Copy each line from the data that has the word "burst" in it.

Collected data
⁂

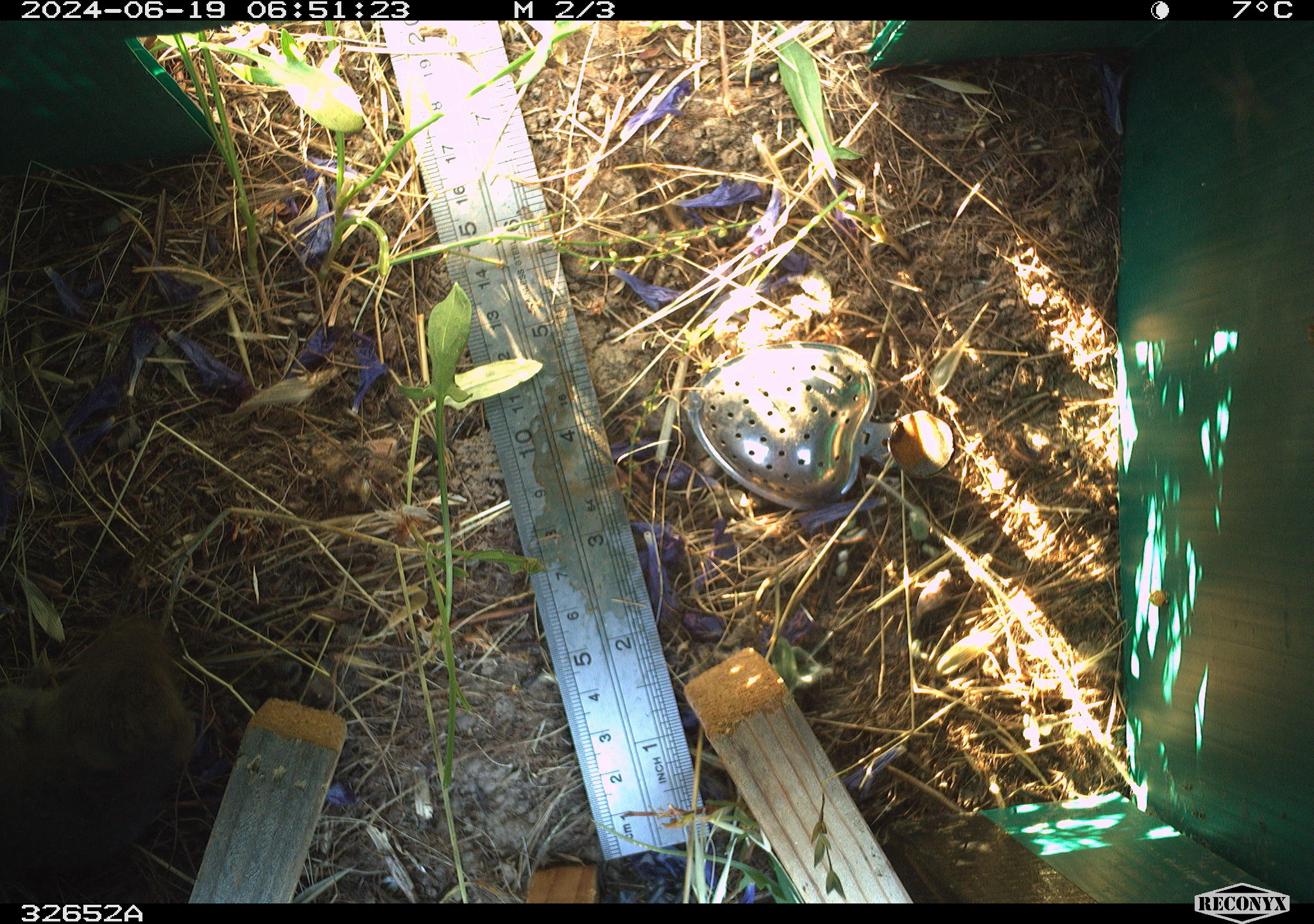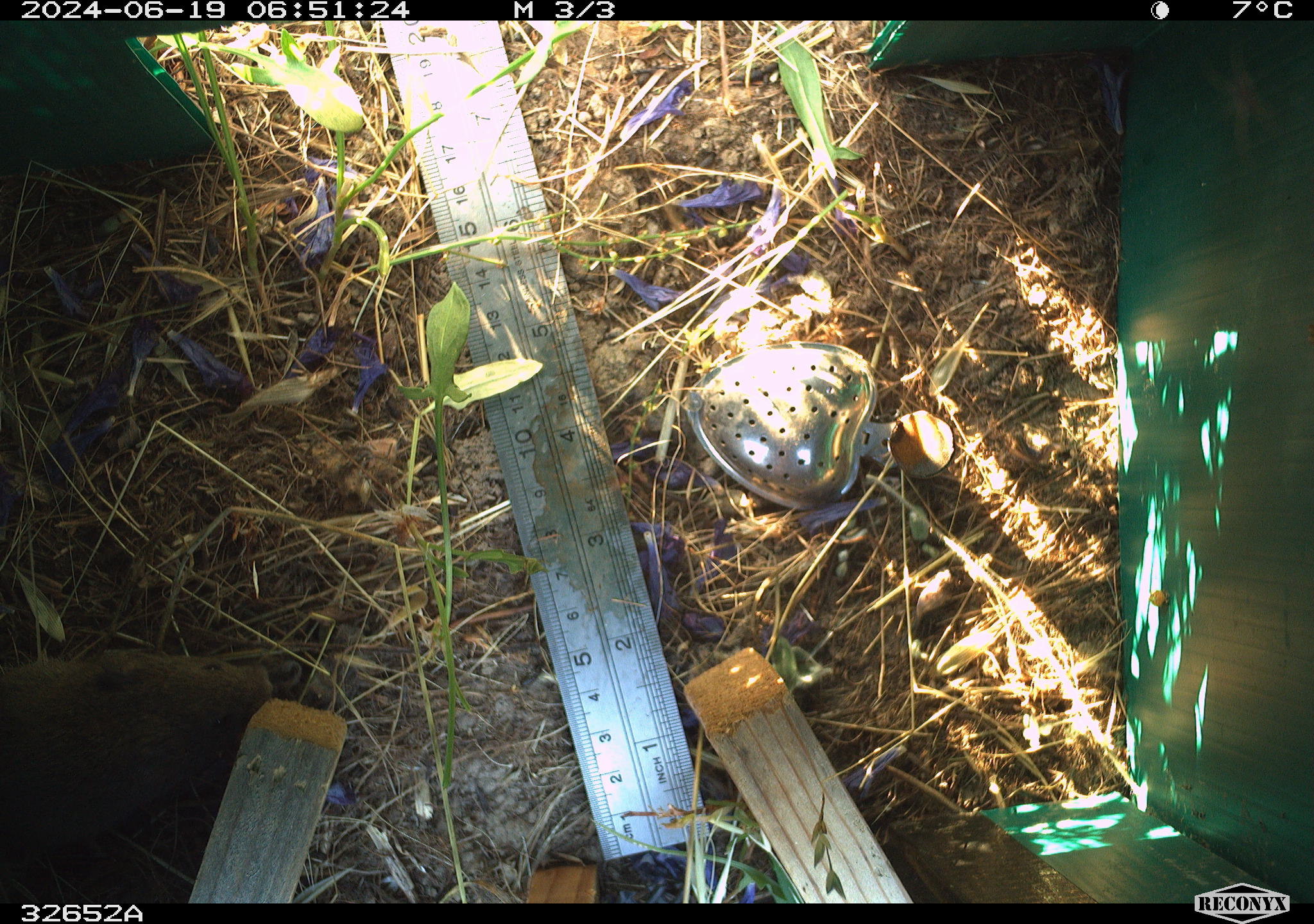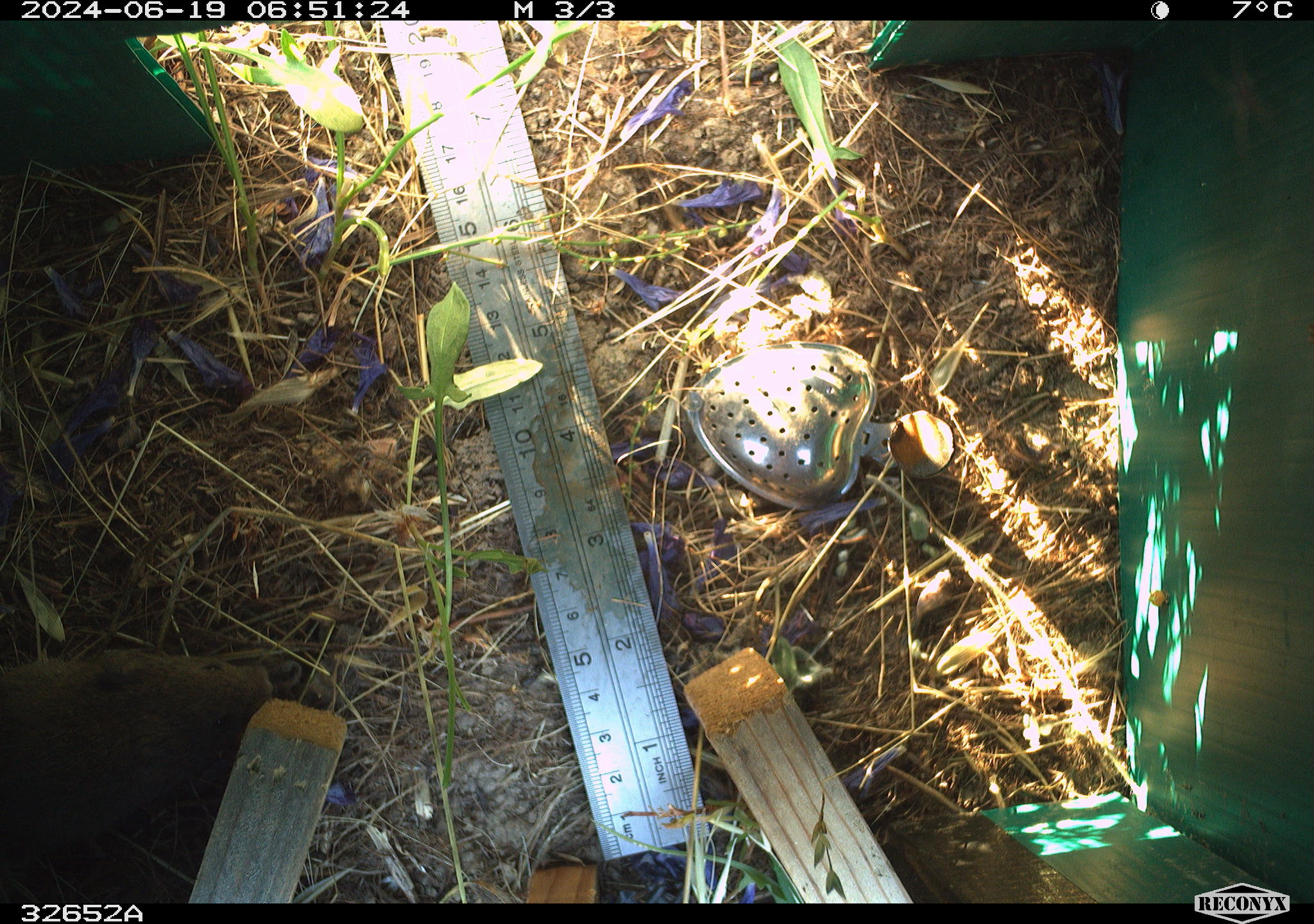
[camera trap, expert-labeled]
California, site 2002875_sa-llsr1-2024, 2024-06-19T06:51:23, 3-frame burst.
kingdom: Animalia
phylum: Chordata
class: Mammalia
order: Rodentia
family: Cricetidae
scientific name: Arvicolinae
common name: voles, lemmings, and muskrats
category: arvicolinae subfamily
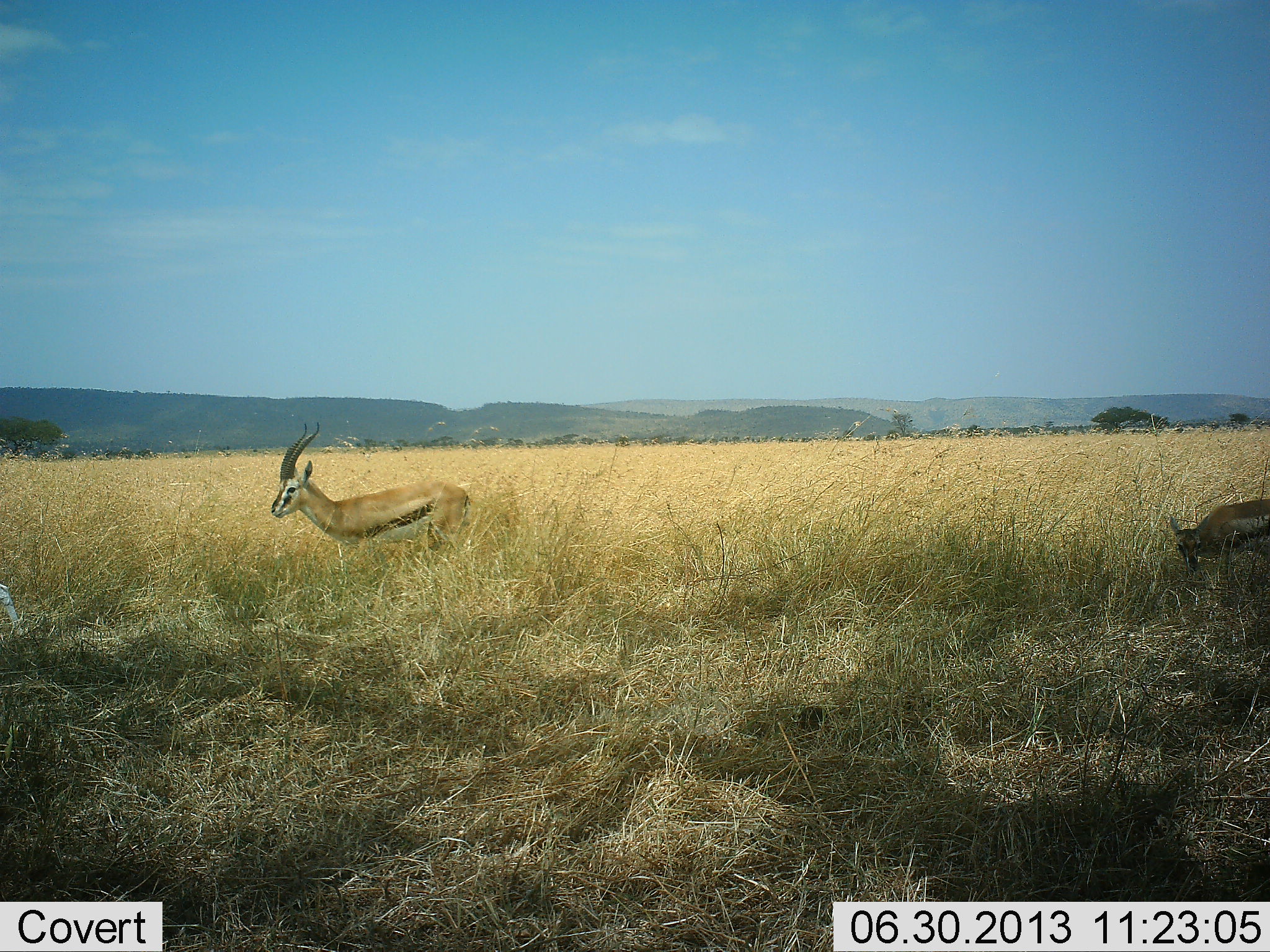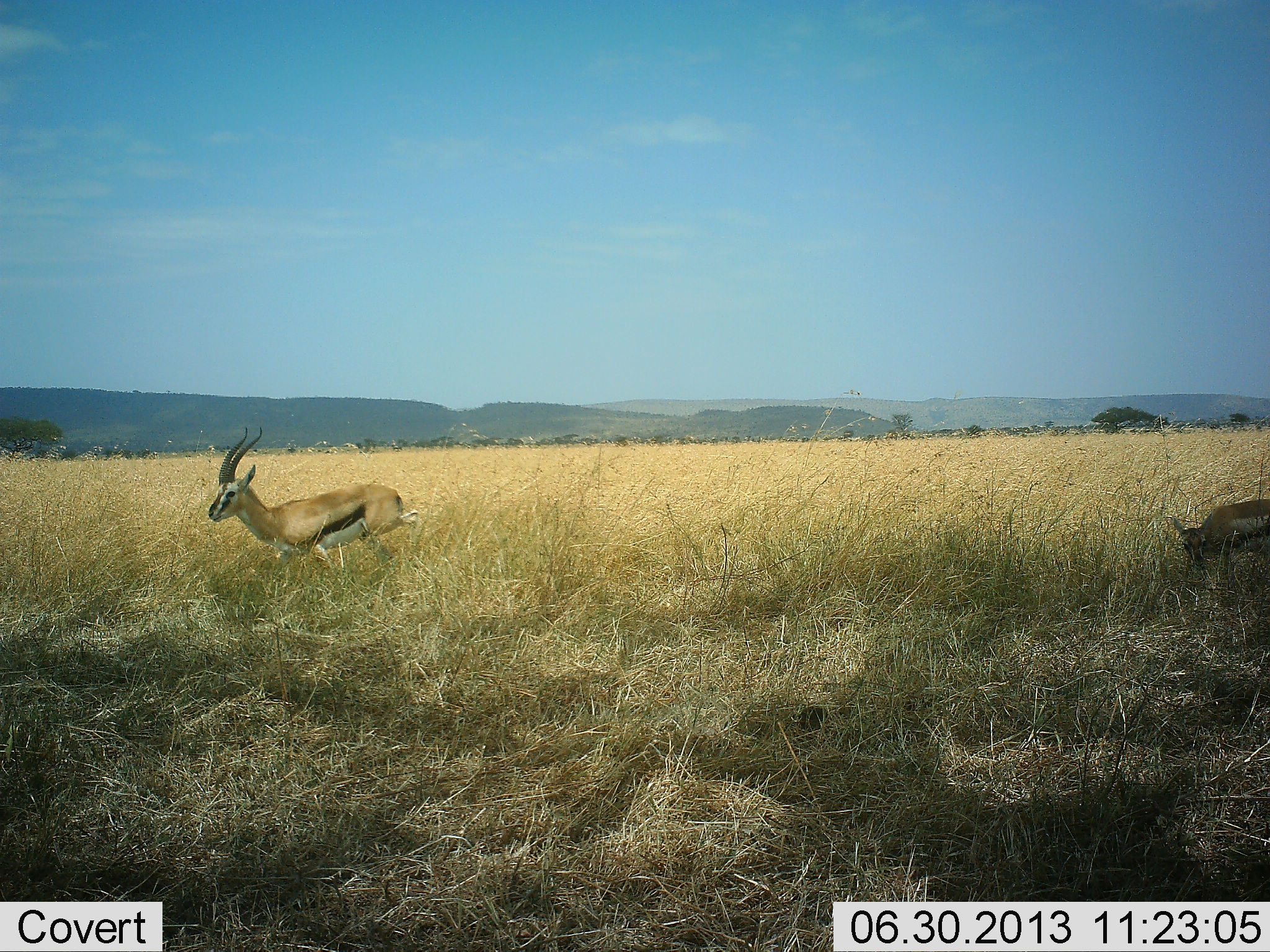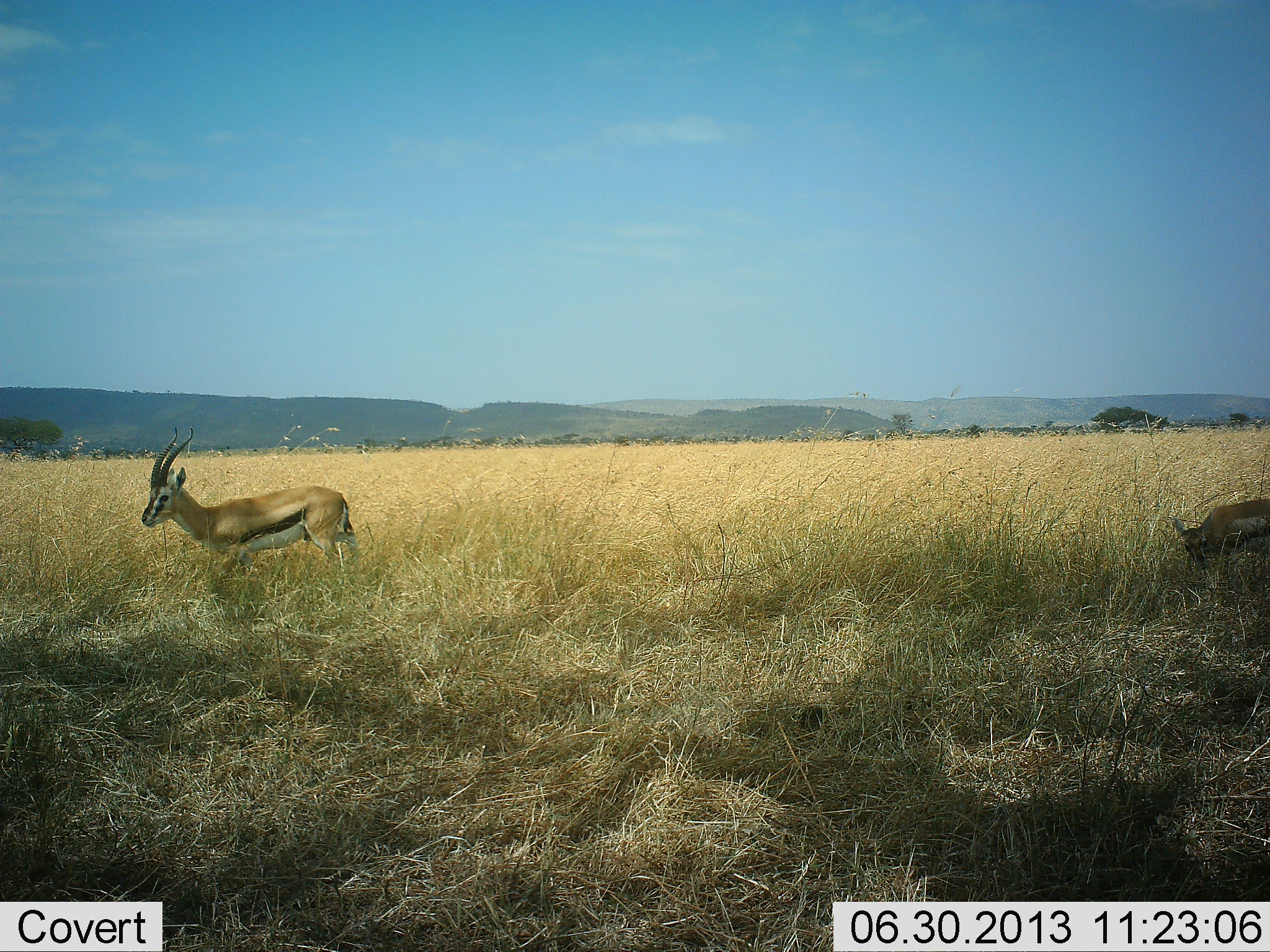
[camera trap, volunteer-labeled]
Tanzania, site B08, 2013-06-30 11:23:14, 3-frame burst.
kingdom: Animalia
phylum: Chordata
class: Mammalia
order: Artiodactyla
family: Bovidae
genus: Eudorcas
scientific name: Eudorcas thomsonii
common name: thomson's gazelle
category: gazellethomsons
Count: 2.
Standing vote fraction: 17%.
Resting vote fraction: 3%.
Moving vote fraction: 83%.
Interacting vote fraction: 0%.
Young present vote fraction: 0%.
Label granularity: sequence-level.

⁂

#### TASK RESULT
California, site 2002875_sa-llsr1-2024, 2024-06-19T06:51:23, 3-frame burst.
Tanzania, site B08, 2013-06-30 11:23:14, 3-frame burst.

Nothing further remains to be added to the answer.